> GOAL
Locate each line in the entries below that contains the string "bbox", and copy all of those lines.

> DATA ENTRIES
+ + +
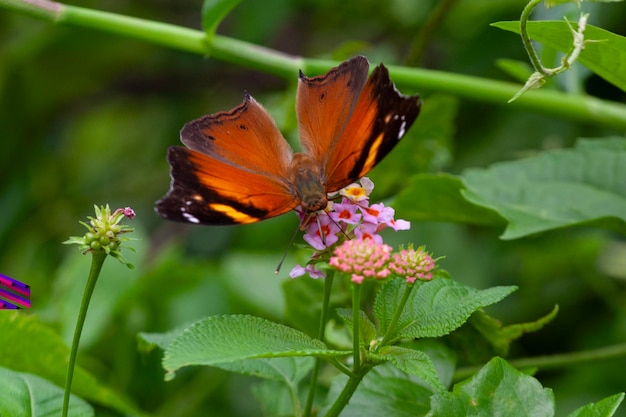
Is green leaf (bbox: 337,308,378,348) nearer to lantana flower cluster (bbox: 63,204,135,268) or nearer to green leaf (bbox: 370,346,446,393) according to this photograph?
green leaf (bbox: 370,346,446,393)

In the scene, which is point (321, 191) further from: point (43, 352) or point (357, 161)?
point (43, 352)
+ + +
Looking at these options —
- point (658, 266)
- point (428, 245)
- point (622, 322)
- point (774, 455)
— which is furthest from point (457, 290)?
+ + +
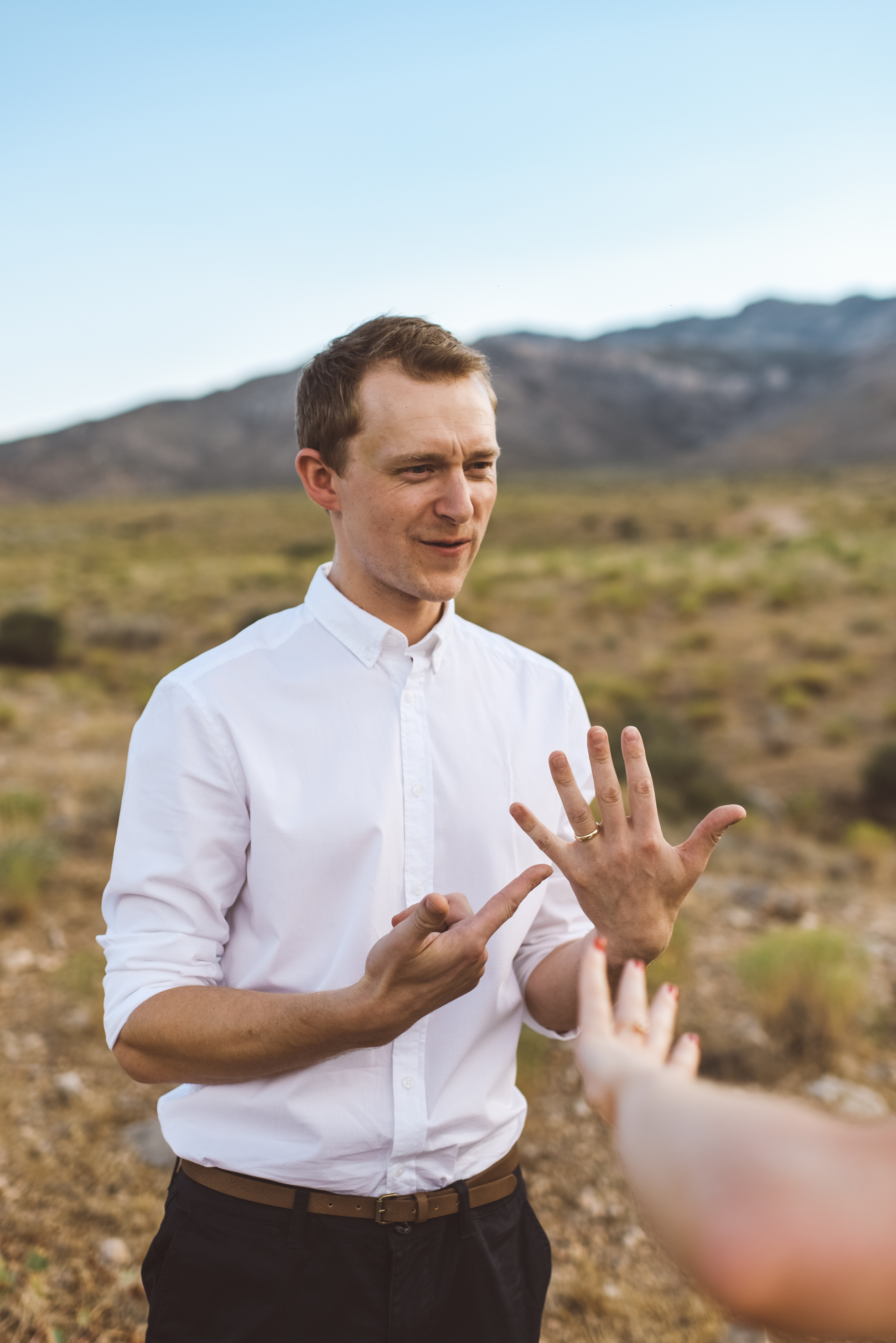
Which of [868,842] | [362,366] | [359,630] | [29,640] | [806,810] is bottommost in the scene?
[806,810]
+ + +
> EXPECTED ANSWER
Is green leaf (bbox: 337,308,378,348) nearer to lantana flower cluster (bbox: 63,204,135,268) or nearer to green leaf (bbox: 370,346,446,393) according to this photograph?
green leaf (bbox: 370,346,446,393)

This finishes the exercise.